Teams are probably going to use these to get an accurate autonomous. Since robots will be fighting over balls, collisions will happen, and may mess up the position reading, but re calibrating the position by driving into a wall and then pressing a button to set it will work but can waste a good amount of time, it might be not very good during driver control. We’ll find out how teams use it later in the season…
Most IMUs (inertial measurement units) use a combination of accelerometer, gyro and magnetometer to create orientation and position vectors. There a simple explanation of one of the techniques here. http://www.pieter-jan.com/node/11
Like others, I never found the accelerometer very useful other than for tilt measurement. I’m more interested in how to improve the gyro accuracy, both of these sensors are getting a bit old, I wish we had access to newer versions. The VEXU teams can obviously do this, one of my favorites from a couple of years ago was this one. Yost engineering 3 Space sensor
I don’t have that one available anymore and even that one at $125 was marginal.
Now that’s just cheating! For $100 less you can get all the same features and learn how to design a Kalman filter all at the low cost of endless hours of your time!

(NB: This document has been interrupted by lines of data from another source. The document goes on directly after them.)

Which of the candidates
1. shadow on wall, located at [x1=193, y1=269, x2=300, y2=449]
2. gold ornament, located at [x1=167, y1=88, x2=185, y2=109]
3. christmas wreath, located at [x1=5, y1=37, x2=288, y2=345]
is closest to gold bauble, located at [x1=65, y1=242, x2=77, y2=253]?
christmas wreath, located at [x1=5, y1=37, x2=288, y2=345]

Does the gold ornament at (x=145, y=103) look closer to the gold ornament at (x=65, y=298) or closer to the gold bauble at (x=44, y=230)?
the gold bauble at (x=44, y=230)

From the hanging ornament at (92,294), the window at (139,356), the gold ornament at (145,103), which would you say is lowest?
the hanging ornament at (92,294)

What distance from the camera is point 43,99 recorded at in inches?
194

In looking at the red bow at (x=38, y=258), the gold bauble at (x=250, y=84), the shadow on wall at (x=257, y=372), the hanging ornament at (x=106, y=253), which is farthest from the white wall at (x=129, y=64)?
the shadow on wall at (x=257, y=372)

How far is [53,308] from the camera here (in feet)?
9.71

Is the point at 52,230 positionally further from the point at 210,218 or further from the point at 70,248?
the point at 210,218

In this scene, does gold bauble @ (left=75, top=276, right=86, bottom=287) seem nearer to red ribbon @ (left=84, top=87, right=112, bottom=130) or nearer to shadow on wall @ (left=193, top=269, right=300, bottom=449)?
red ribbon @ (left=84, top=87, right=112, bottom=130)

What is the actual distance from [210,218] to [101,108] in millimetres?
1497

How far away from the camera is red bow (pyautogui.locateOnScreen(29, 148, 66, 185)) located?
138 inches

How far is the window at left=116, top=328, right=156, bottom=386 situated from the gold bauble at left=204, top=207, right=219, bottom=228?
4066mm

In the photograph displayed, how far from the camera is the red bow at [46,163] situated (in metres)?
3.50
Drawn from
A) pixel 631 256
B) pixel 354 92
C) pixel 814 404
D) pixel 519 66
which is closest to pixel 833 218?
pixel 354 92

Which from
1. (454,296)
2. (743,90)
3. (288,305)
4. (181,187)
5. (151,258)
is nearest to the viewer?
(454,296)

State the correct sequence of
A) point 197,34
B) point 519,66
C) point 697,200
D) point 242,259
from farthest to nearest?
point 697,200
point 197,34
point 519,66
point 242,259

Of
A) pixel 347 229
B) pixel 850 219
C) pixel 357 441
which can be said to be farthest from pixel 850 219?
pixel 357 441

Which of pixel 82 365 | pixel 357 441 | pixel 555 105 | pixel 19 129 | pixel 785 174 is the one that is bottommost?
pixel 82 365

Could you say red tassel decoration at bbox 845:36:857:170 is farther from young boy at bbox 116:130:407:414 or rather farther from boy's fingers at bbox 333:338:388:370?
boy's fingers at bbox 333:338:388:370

For real though, it is neat to see an embedded, Kalman filtered, AHRS. I was seriously looking into doing this on the software side this summer, but I never really got a response in this thread. If it worked well enough I was going to move onto a larger filter that estimated the robot’s position as well as heading. I wasn’t sure how well the filter would handle the non-linearities so I needed a set of data to play with and I don’t have a robot this summer.
If only VEX sold a nice little NAV chip that took your encoders, accelerometers, magnometers, and gyros through a Kalman filter and spat out your position and heading…hehe one can only wish, right?

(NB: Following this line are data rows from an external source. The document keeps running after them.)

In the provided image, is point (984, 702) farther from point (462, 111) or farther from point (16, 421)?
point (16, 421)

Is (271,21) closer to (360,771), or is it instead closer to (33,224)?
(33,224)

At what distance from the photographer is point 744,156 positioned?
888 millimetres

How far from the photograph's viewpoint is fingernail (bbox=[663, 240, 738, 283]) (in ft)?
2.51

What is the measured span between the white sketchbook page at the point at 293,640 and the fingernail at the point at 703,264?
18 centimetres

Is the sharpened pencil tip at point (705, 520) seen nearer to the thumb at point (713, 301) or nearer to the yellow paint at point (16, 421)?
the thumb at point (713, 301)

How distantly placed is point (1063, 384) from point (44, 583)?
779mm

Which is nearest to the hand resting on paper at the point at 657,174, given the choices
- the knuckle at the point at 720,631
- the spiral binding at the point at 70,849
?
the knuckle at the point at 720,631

I don’t think that the accelerometer would suffice on its own for navigation. However, I do think it has an important role if you were going to use something like a Kalman filter.
The sensors you are discussing here are good to use for your work. They have the good efficiency and also the great update speed. Also it has the great accuracy. You can reset them and also they are less prone to the drifting. Check their manuals for exact details.
One of the things that came up in my teams autonomous discussions was to make a system where the robot uses 2 IMEs on our drive and an accelerometer to be able to map out where the robot is. We then talked about using it to find a way to aline the robot up to shoot a ball. We did not consider a robot bumping into us and messing up our readings, which I will surely bring up, but for a programming skills challenge, would the use of these 3 sensors be accurate enough to work? We have never used used our accelerometer and only just received them in the mail yesterday so we haven’t been able to play with it yet.
Alright, thank you for the reassurance. One of my team members has devoted himself solely to the programming and application of this concept. We have a code generated already and will test it next week.
I actually just recently managed to find an accelerometer in the deep dark depths of my teams supplies and I have been thinking about its potential uses. I guess the two uses that really stand out for me are accurate position tracking (with a gyro and encoders) and measuring tilt (something that should come in handy for dem unstable scissor lifts!).